July 2011 | Case Studies | Reader Profile

Ron Harris: Getting to the Essence

Tags: Education & Careers

Ron Harris

Ron Harris is chief logistics officer at Young Living Essential Oils, which grows, distills, produces, and markets essential oils created to promote good health. It also makes nutritional supplements and personal care items containing the oils.

Responsibilities: Manufacturing, purchasing, warehousing, distribution, transportation, facilities, and real estate.

Experience: Buyer, Chipman’s & Taylor’s; assistant buyer and department manager, Dayton’s; director of store services and purchasing, store manager (2 stores), Joseph Magnin; operations manager (distribution center) and store manager, Mervyns; adjunct professor, Penn State University and Stevens Henager College; director of distribution, Boscov’s; director of logistics, Greenbacks/All a Dollar.

Education: Brigham Young University, B.A., Interpersonal and Speech Communications, 1975; Master of Organizational Behavior, retail emphasis, 1978

 

I once had a boss who said, “there are no miracles in business anymore—the only miracle is the application of common sense.” A lot of details, managed carefully, add up to a successful venture. I’ve found that you can overcome most challenges by putting your shoulder to the wheel, keeping your head up, and pushing for improvement every day.

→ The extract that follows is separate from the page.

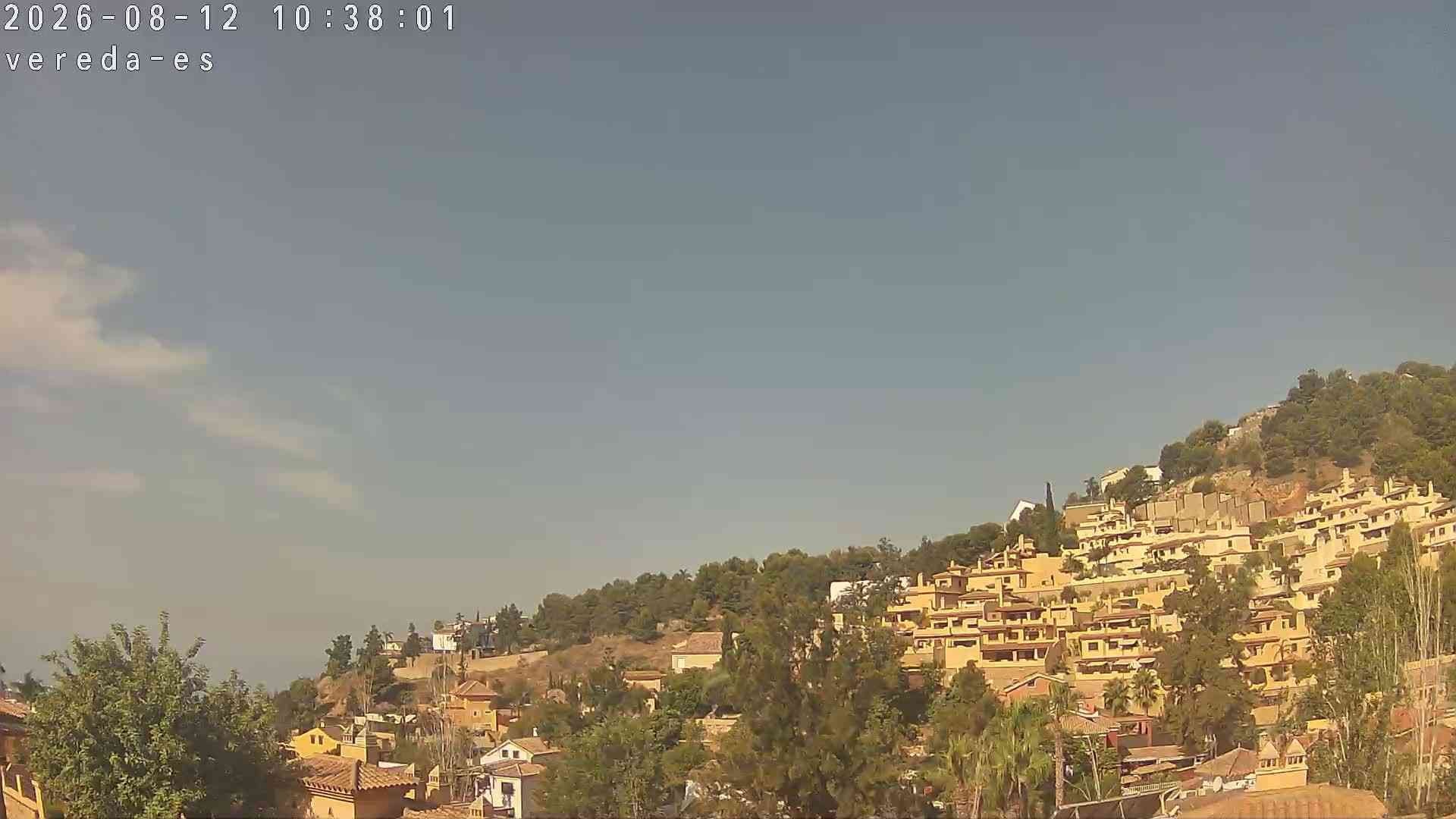 Archiv Foto Webcam Malaga: Monte San Anton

A subsequent boss talked about the need to keep juggling your tasks and not neglecting one responsibility at the expense of another. He said, “If you spend too long holding one ball to look at it, the others are going to hit you in the head.” I’ve learned the wisdom of trying to anticipate all the possibilities and focus on the nuts and bolts of my responsibilities, even if I haven’t been instructed to do so.

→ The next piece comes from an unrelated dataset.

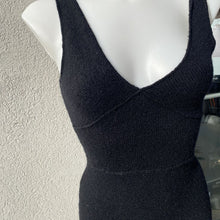Load image into Gallery viewer, Miu Miu vintage boiled wool dress 40 (Very Small XS)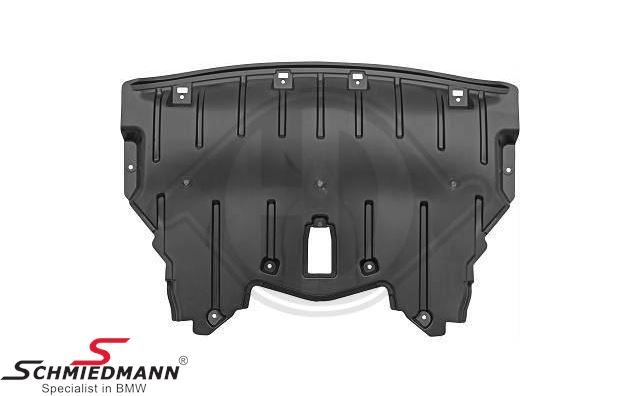 Undercarriage cover - in front under the engine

I’ve had many mentors, but the most notable is Carl Daniels. He was my peer at Joseph Magnin and later hired me at Boscov’s. He invested countless hours coaching me on how to navigate the challenges associated with senior management.

In one situation, for example, we didn’t know that an undercover police officer was working in our warehouse. We lost a dozen receiving employees to a drug bust—just as all the holiday merchandise was arriving. In an area that received 40 trailers a day, where it took six weeks to train an employee on the basics of the job, almost half the staff was gone.

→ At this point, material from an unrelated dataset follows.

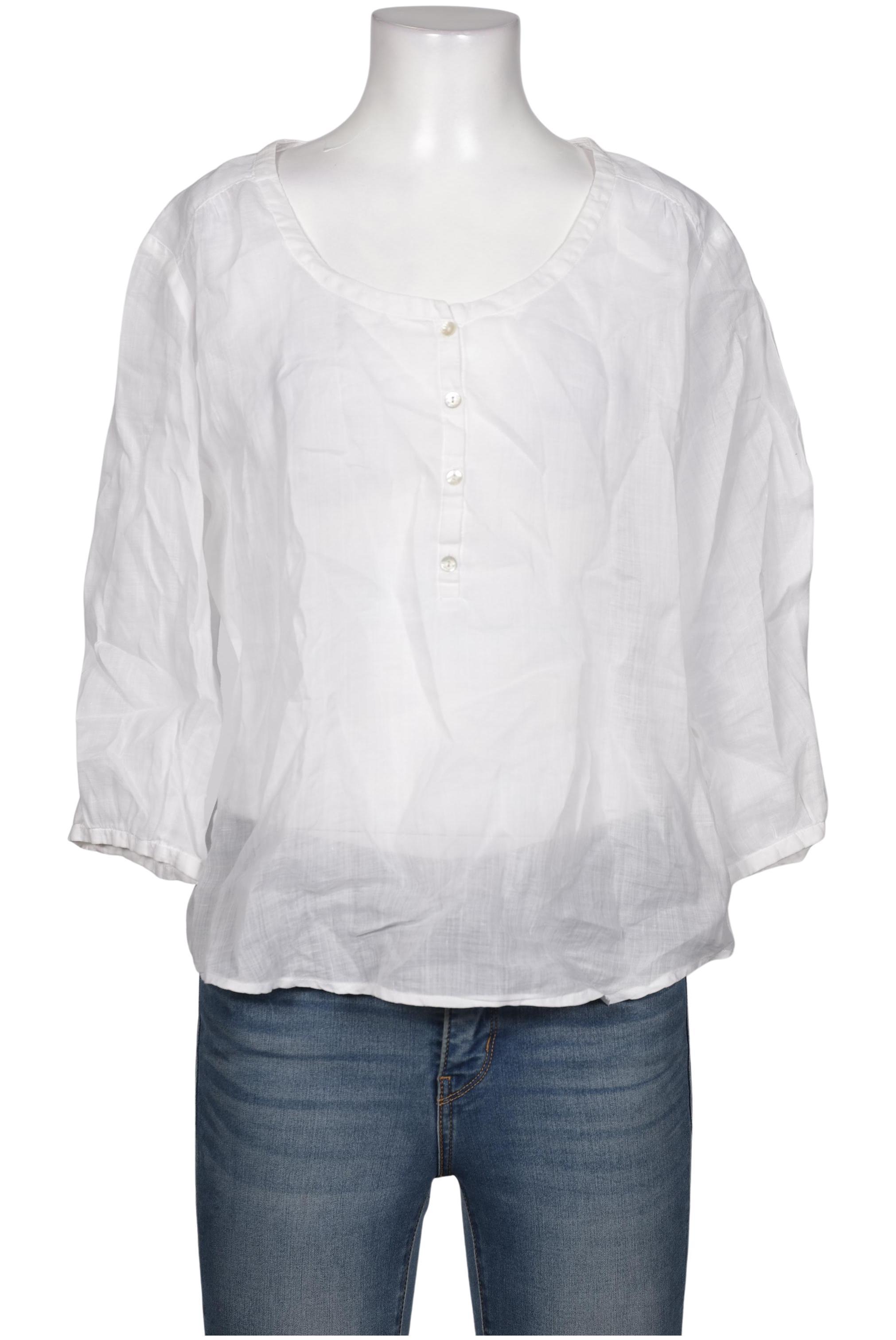 

Marc O Polo Damen Bluse, weiß, Gr. 40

Carl called the company president to ask why he didn’t warn us about the drug bust so we could develop a contingency plan. “Now that we’re in this bind, I don’t want any phone calls for the next three months asking why we’re behind in receiving,” Carl said. “We didn’t create this situation, and you need to support us so we can recover.” I learned a valuable lesson that day about how to deal with a crisis you inherit.

I’ve also learned over the years how disappointment can lead to new opportunities. One of my most difficult periods started when Carl left Boscov’s. I expected to fill his position; instead, Boscov’s hired someone from outside.

Then I went to a successful start-up at Greenbacks/All a Dollar, where I anticipated becoming a vice president. But Dollar Tree moved to acquire the company, and all positions were frozen.

After I left Greenbacks, I found myself interviewing for the kinds of jobs I had pursued in my late 20s, just to get back to work. When I came to Young Living, I took a pay cut, but I gained the chance to try some things I’d never done before and to prove my worth.

I was promoted to vice president and, a few years later, to chief logistics officer. I love working for a company whose mission is to make a difference in people’s lives, and I’m ahead of where I would have been elsewhere.

It’s the best job I’ve ever had, the position I’d been seeking throughout my whole career. And it wasn’t until I’d had some major setbacks that I achieved it.

 

The Big Questions

What special challenges do you face in your work?

International expansion. In some of the newly opened countries where we’re growing rapidly, the transportation and distribution networks aren’t as mature as in the United States. We have to figure out how to work with the available infrastructure.

What recent accomplishment makes you proud?

We renegotiated our domestic third-party small parcel carrier contract, saving the company more than $5 million over three years. I’m also proud of the state-of-the-art production and warehouse facility Young Living opened in 2007, which without using any unnecessary technology is planned for expansion to support five or six times our current volume.

How do you recharge your batteries?

I work out and run several times a week. I play golf poorly and I’m trying to improve my skiing. And I’m working on my Bucket List. So far, I’ve learned to scuba dive, and I’m restoring a classic car. Also, while teaching business courses as an adjunct professor, I developed some career advice for my students that I’m turning into a book manuscript.

What’s still left on your Bucket List?

Learning to play the drums and paint with watercolors.